Write out the entries exactly. None of the pictures should appear in the copy.

Transcribed page contents
···

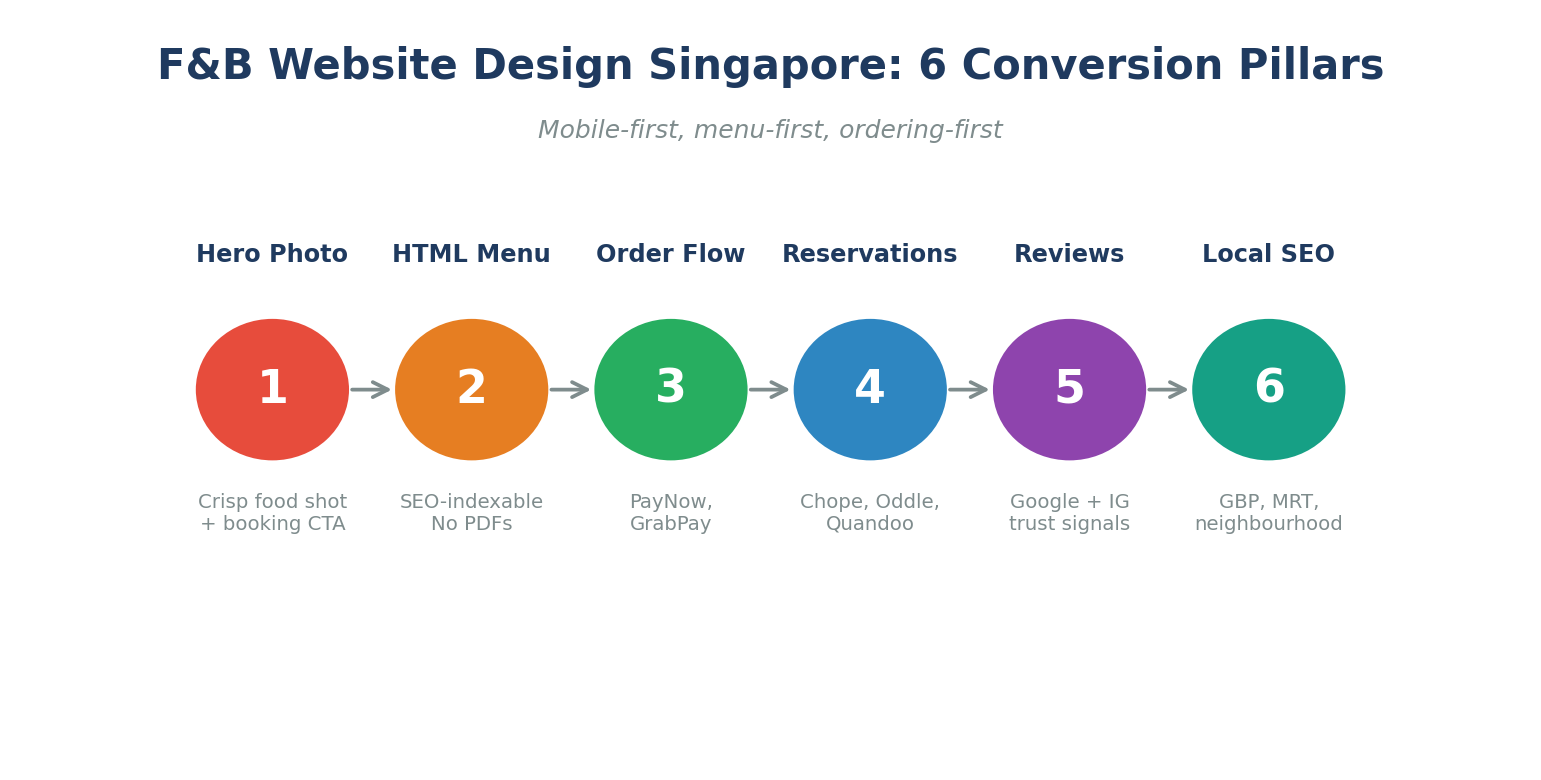 F&B Website Design Singapore: 6 Conversion Pillars

Mobile-first, menu-first, ordering-first

Hero Photo
1
Crisp food shot + booking CTA

HTML Menu
2
SEO-indexable No PDFs

Order Flow
3
PayNow, GrabPay

Reservations
4
Chope, Oddle, Quandoo

Reviews
5
Google + IG trust signals

Local SEO
6
GBP, MRT, neighbourhood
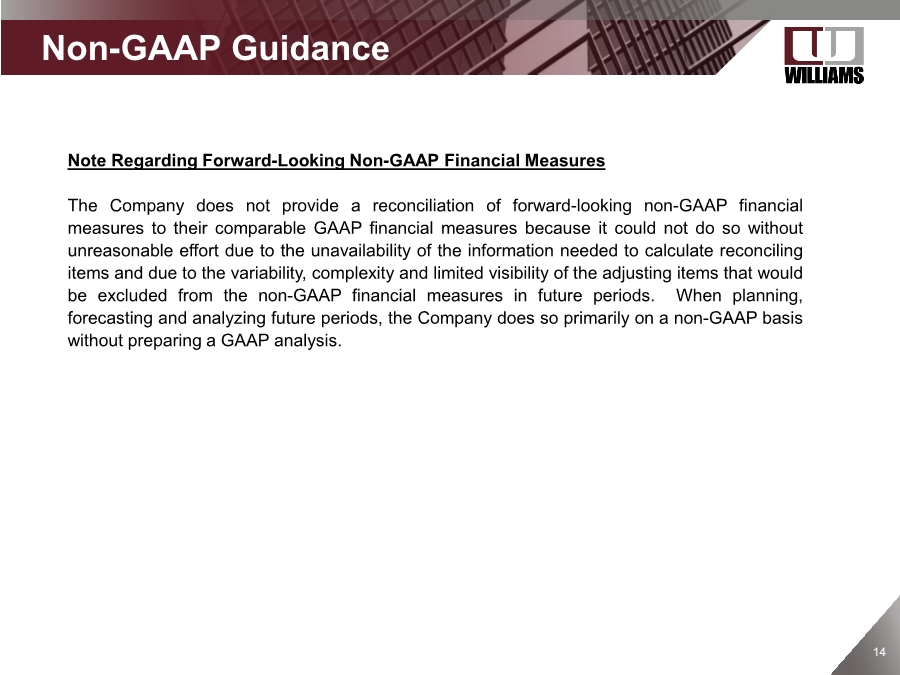 Non-GAAP Guidance

WILLIAMS

Note Regarding Forward-Looking Non-GAAP Financial Measures

The Company does not provide a reconciliation of forward-looking non-GAAP financial measures to their comparable GAAP financial measures because it could not do so without unreasonable effort due to the unavailability of the information needed to calculate reconciling items and due to the variability, complexity and limited visibility of the adjusting items that would be excluded from the non-GAAP financial measures in future periods. When planning, forecasting and analyzing future periods, the Company does so primarily on a non-GAAP basis without preparing a GAAP analysis.

14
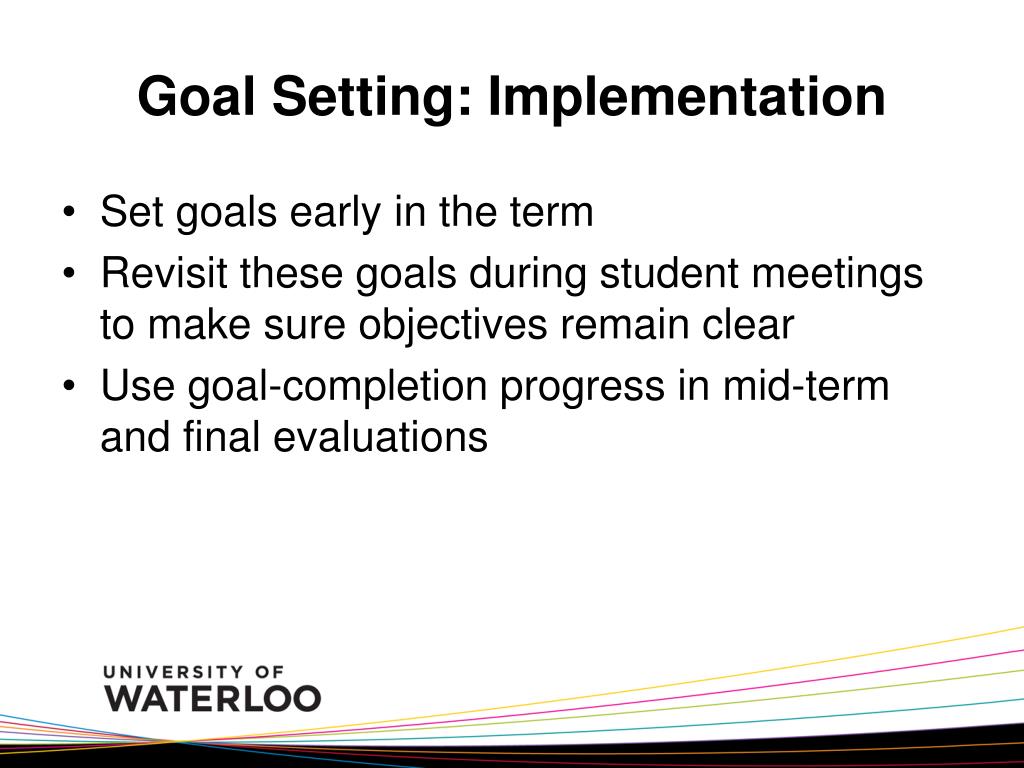 Goal Setting: Implementation

• Set goals early in the term
• Revisit these goals during student meetings to make sure objectives remain clear
• Use goal-completion progress in mid-term and final evaluations

UNIVERSITY OF
WATERLOO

···

_Answer box_.
 F&B Website Design Singapore: 6 Conversion Pillars

Mobile-first, menu-first, ordering-first

Hero Photo
1
Crisp food shot + booking CTA

HTML Menu
2
SEO-indexable No PDFs

Order Flow
3
PayNow, GrabPay

Reservations
4
Chope, Oddle, Quandoo

Reviews
5
Google + IG trust signals

Local SEO
6
GBP, MRT, neighbourhood
 Non-GAAP Guidance

WILLIAMS

Note Regarding Forward-Looking Non-GAAP Financial Measures

The Company does not provide a reconciliation of forward-looking non-GAAP financial measures to their comparable GAAP financial measures because it could not do so without unreasonable effort due to the unavailability of the information needed to calculate reconciling items and due to the variability, complexity and limited visibility of the adjusting items that would be excluded from the non-GAAP financial measures in future periods. When planning, forecasting and analyzing future periods, the Company does so primarily on a non-GAAP basis without preparing a GAAP analysis.

14
 Goal Setting: Implementation

• Set goals early in the term
• Revisit these goals during student meetings to make sure objectives remain clear
• Use goal-completion progress in mid-term and final evaluations

UNIVERSITY OF
WATERLOO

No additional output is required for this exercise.